#### Source text

Some of the extraneous parts are different like intake and exhaust manifolds as well as maf and map versions. But any engine will bolt in if you put the correct parts on it from your current one.


----------



## VDUBVWJETTA (Jul 22, 2009)

DerekH said:


> all the 2.5L engines are the same mechanically from 5.5 to current. You only get more power with different ecu programming.
> 
> Some of the extraneous parts are different like intake and exhaust manifolds as well as maf and map versions. But any engine will bolt in if you put the correct parts on it from your current one.


I found Brand new 2011 jetta engine only have 15 miles, yes only 15 miles for $1,500. It that sound good deal? Will 2011 jetta engine will fix with no problem?

Thanks


----------



## VDUBVWJETTA (Jul 22, 2009)

Anyone?


----------



## TylerO28 (Jul 7, 2008)

########
#### Data extract

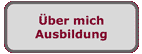 Über mich, Ausbildung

########

▸ Job item A:
Summarize the forum thread about 2.5L engines in two sentences.
▸ Job item B:
Translate this sentence from the forum thread about 2.5L engines into Spanish: "But any engine will bolt in if you put the correct parts on it from your current one."
▸ Job item C:
Copy the forum thread about 2.5L engines word for word, starting at "I found Brand" and ending at "with no problem?".
Work only from the forum thread; the data is not needed for anything here.

▸ Your response A:
A quoted post says that all the 2.5L engines are mechanically the same, with extra power coming only from different ECU programming, and that any of them will bolt in if the correct parts from the current engine are put on it, although parts such as the intake and exhaust manifolds and the MAF and MAP versions differ. A poster replies that they found a brand-new 2011 Jetta engine with only 15 miles for $1,500, asks whether that is a good deal, and later adds "Anyone?"

▸ Your response B:
Pero cualquier motor se podrá montar si le pones las piezas correctas de tu motor actual.

▸ Your response C:
I found Brand new 2011 jetta engine only have 15 miles, yes only 15 miles for $1,500. It that sound good deal? Will 2011 jetta engine will fix with no problem?